The Potter-related questions were also good ones, such as which scene Dan was most looking forward to filming in the seventh movie, to which he replied, “The walk through the forest because it’s so emotionally intense and then hopefully, if it remains intact, I’ll get a brief hello to Gary again because he comes back as a ghost.”
Gary Oldman, Stephen Fry and his parents figure prominently on Dan’s list of role models, and if he had to choose between a film and a stage production, he said he would most likely choose the film, although he admits the buzz and adrenaline rush you experience when you’re on stage are really unique.
When asked if he could imagine for a minute that no one in the room knew who he was, what would he tell people about himself, not as an actor but as a person, Dan laughed. “I would question you letting me on this stage in the first place!” He then went on to say that he is a person who got really lucky very young and that he’d been brought up with a certain work ethic, that he’s passionate about cricket, loves literature and poetry, is very interested in film and loves his job.
He admitted that he regretted the comment he made about having dyspraxia because it really hadn’t had any negative impact on him and he felt the issue was being blown out of proportion. He also responded to a question about his religious upbringing, which he said he didn’t have, although he jokingly reassured everyone that he hadn’t been raised in a moral cesspit, and he had the audience howling with laughter when he responded “God” to a question about which role he would probably never get to play.
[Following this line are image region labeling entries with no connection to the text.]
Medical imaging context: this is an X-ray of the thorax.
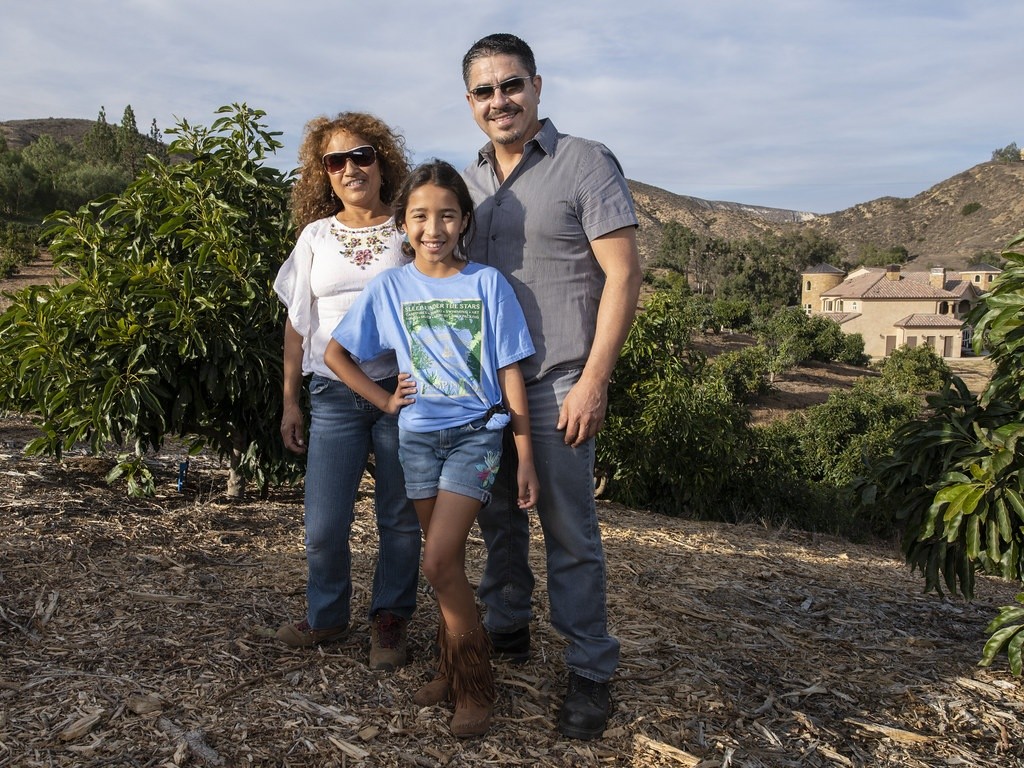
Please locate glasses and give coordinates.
[320,145,378,174]
[470,73,535,102]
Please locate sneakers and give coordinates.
[369,612,408,672]
[276,617,351,647]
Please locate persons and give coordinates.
[458,32,643,740]
[325,161,539,735]
[273,112,409,671]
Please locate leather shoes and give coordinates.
[556,672,613,740]
[486,626,531,662]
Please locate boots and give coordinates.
[443,625,496,738]
[414,611,455,706]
I was not the last person to step up to the microphone, but wanted to share my questions with you last because I was there on behalf of DanRadcliffe.com, and I wanted to have something special to report back to you.
I first of all congratulated Daniel for all he’d achieved on film and on stage so far, which he thanked me for, and then asked my questions:
Q: I saw you in Equus in London, and there was something in particular that stuck me and that I found really amazing, which is the choreography you do when blinding the horses. I was wondering how much training it took to perfect because it is really very difficult.
A: Don’t get too attached to that, because … the thing is … it did take a very long time, because you’re in there and they are flying around with these hooves that are really sharp, and they’re flying around your head, and I’m naked at this point and as if it wasn’t terrifying enough to do in front of a live audience, to do it and almost get killed is not good (!). So it took a long, long time, but I think it is the most effective and shocking piece of theatrical stuff. And also, to be honest, I must take very little credit for that; those horses were just amazing because they knew that if I was too close they just wouldn’t move because they wouldn’t risk it and to be able to make snap decisions in those moments when you don’t even have time to think … they really, really saved me and they were amazing, and the guys who are doing it here are also really amazing. It’s mind boggling. They’re incredible and so strong and you’ll find it amazing when you come to see it.
Q: Finally, I’d just like to know if there is any character in another play or musical that you would be interested in portraying eventually.
A: There are a couple of dream roles … I’m very careful not to say them. (The audience cheers him on.) I would love to play, at some point, Puck … (Large round of approving applause) … It’s a popular choice … and in terms of musicals, the one I … my favorite, favorite musical of all times is Company, and I’d love to play in that.